If RegEx gives false (not an ABC char) then the ternary operator will return character as is.
References:
String.fromCharCode
charCodeAt
Bitwise operators
Ternary operator
Map function
One liner for short mode code wars:
let str = "hELLO wORLD"
str.split("").map(l=>l==l.toLowerCase()?l.toUpperCase():l.toLowerCase()).join("")
const swapCase = (myString) => {
let newString = ''; // Create new empty string
if (myString.match(/[a-zA-Z]/)) { // ensure the parameter actually has letters, using match() method and passing regular expression.
for (let x of myString) {
x == x.toLowerCase() ? x = x.toUpperCase() : x = x.toLowerCase();
newString += x; // add on each conversion to the new string
}
} else {
return 'String is empty, or there are no letters to swap.' // In case parameter contains no letters
}
return newString; // output new string
}
// Test the function.
console.log(swapCase('Work Today Was Fun')); // Output: wORK tODAY wAS fUN
console.log(swapCase('87837874---ABCxyz')); // Output: 87837874---abcXYZ
console.log(swapCase('')); // Output: String is empty, or there are no letters to swap.
console.log(swapCase('12345')); // Output: String is empty, or there are no letters to swap.
// This one will fail. But, you can wrap it with if(typeof myString != 'number') to prevent match() method from running and prevent errors.
// console.log(swapCase(12345));
This is a solution that uses regular expressions. It matches each word-char globally, and then performs a function on that matched group.
function swapCase(letters) {
return letters.replace( /\w/g, function(c) {
if (c === c.toLowerCase()) {
return c.toUpperCase();
} else {
return c.toLowerCase();
}
});
}
#this is a program to convert uppercase to lowercase and vise versa and returns the string.
function main(input) {
var i=0;
var string ='';
var arr= [];
while(i<input.length){
string = input.charAt(i);
if(string == string.toUpperCase()){
string = string.toLowerCase();
arr += string;
}else {
string = string.toUpperCase();
arr += string;
}
i++;
}
console.log(arr);
}
Split the string and use the map function to swap the case of letters.
We'll get the array from #1.
Join the array using join function.
`
let str = 'The Quick Brown Fox Jump Over A Crazy Dog'
let swapedStrArray = str.split('').map(a => {
return a === a.toUpperCase() ? a.toLowerCase() : a.toUpperCase()
})
//join the swapedStrArray
swapedStrArray.join('')
console.log('swapedStrArray', swapedStrArray.join(''))
`
A new solution using map
let swappingCases = "So, today we have REALLY good day";
let swapping = swappingCases.split("").map(function(ele){
return ele === ele.toUpperCase()? ele.toLowerCase() : ele.toUpperCase();
}).join("");
console.log(swapping);
As a side note in addition to what has already been said, your original code could work with just some minor modifications: convert the string to an array of 1-character substrings (using split), process this array and convert it back to a string when you're done (using join).

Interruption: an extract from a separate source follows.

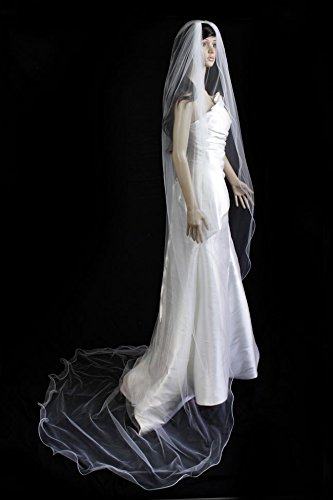 - Wedding Veil Bridal Bride White One Tier Cathedral Nylon Filament Edge Tulle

NB: the idea here is to highlight the difference between accessing a character in a string (which can't be modified) and processing an array of substrings (which can be modified). Performance-wise, Fabricator's solution is probably better.
var swapCase = function(str){
var letters = str.split("");
for(var i = 0; i<letters.length; i++){
if(letters[i] === letters[i].toLowerCase()){
letters[i] = letters[i].toUpperCase();
}else {
letters[i] = letters[i].toLowerCase();
}
}
str = letters.join("");
console.log(str);
}
var text = 'So, today we have REALLY good day';
swapCase(text);
Related
i am trying to UpperCase() the even indexes of a string;
input: hello world;
output: HeLlO WoRlD;
somehow its not working, i think it is because i cannot mutate a string since it is returning the initial value. Can someone help me solve this problem ?
/* Alternating Caps
Write a function that takes in a string of letters
and returns a sentence in which every other letter is capitalized.
Example input: "I'm so happy it's Monday"
Example output: "I'M So hApPy iT'S MoNdAy"
*/
function altCaps(str){
let string = str
for(let i = 0; i < str.length; i++) {
if(i % 2 === 0) {
string[i].toUpperCase()
}
}
console.log(string)
}
Strings are immutable, you need to create a new string and append the letters one by one.
function altCaps(oldStr){
let newStr = '';
for(let i = 0; i < oldStr.length; i++)
newStr += i % 2 === 0 ? oldStr[i].toUpperCase() : oldStr[i];
return newStr;
}
console.log(altCaps("I'm so happy it's monday"))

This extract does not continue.